Heart and Blood Conditions
Langerhans Cell Histiocytosis Symptoms and Diagnosis
Symptoms of Langerhans Cell Histiocytosis
Symptoms of Langerhans cell histiocytosis depend on which tissues and organs it affects. Not all children with the disease have the same symptoms.
These are some symptoms that may occur in a child with this disease:
- Pain, swelling or lump in a bone that does not go away, such as on the skin, arms or legs
- Bone fracture for no clear reason or from only minor trauma
- Loose teeth when you would not expect this, or swollen gums
- Ear infection, cysts in the ear or fluid that oozes from the ear
- Skin rash, such as on the scalp or buttocks
- Swollen lymph nodes in the neck (also called swollen glands)
- Liver problems, which may cause jaundice (yellow color in the whites of the eyes; maybe yellow tint in the skin for some skin colors), fluid in the belly, diarrhea or vomiting
- Bulging eyes or other eye problems
- Cough and trouble breathing
- Weight loss for no reason
- Failure to thrive, which means not gaining weight and growing normally
- Not wanting to eat or having problems feeding
- Needing to urinate more often than normal and being very thirsty (signs of a health problem called diabetes insipidus)
- Basic signs of illness, such as fever, fatigue and weakness
The same symptoms can also be caused by other health problems. So it's important for a child with symptoms like these to see a doctor to find out the cause.
Langerhans Cell Histiocytosis Diagnosis
It can be hard for doctors to diagnose this disease because it is rare.
Your child's doctor will start with a thorough exam to look for signs of illness and will ask about your child's health background. Then the doctor may suggest a number of tests to tell what is happening in your child's body.

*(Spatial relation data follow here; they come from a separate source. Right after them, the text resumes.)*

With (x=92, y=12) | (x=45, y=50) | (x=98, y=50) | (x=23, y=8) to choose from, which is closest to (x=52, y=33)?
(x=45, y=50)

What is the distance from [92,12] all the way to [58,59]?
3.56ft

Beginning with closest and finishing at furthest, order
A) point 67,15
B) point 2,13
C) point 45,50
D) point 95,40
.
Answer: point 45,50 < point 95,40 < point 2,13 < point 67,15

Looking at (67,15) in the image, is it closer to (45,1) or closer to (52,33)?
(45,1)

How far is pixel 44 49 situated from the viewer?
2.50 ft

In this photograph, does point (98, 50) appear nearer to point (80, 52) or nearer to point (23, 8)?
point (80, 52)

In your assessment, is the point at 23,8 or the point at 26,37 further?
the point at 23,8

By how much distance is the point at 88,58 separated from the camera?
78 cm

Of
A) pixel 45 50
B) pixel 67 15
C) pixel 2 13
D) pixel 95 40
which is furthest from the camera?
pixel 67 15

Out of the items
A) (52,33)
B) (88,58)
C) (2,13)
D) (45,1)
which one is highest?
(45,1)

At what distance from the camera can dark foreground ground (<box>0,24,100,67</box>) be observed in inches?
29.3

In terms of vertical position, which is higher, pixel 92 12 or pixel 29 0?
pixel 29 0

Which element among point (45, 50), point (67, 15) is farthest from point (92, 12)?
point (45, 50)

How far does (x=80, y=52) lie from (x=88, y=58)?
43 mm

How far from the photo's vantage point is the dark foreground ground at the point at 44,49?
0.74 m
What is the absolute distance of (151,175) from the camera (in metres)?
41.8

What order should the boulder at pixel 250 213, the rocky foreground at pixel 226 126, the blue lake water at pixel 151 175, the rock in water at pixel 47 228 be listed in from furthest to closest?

Blood tests are a common step. They can give information about what is going on in the blood and the bone marrow, as well as in some organs, such as the liver.
Your child's doctor may also want your child to have pictures taken of the inside of her body, such as an X-ray, CT (computed tomography) scan or MRI (magnetic resonance imaging.
These are called imaging studies, and they allow the doctor to look for areas of disease, such as damage to your child's bones, lungs or brain.
If the doctor thinks that your child may have histiocytosis, the doctor will perform a biopsy to confirm this. This may mean taking out a small piece of bone, lung or skin or lymph nodes.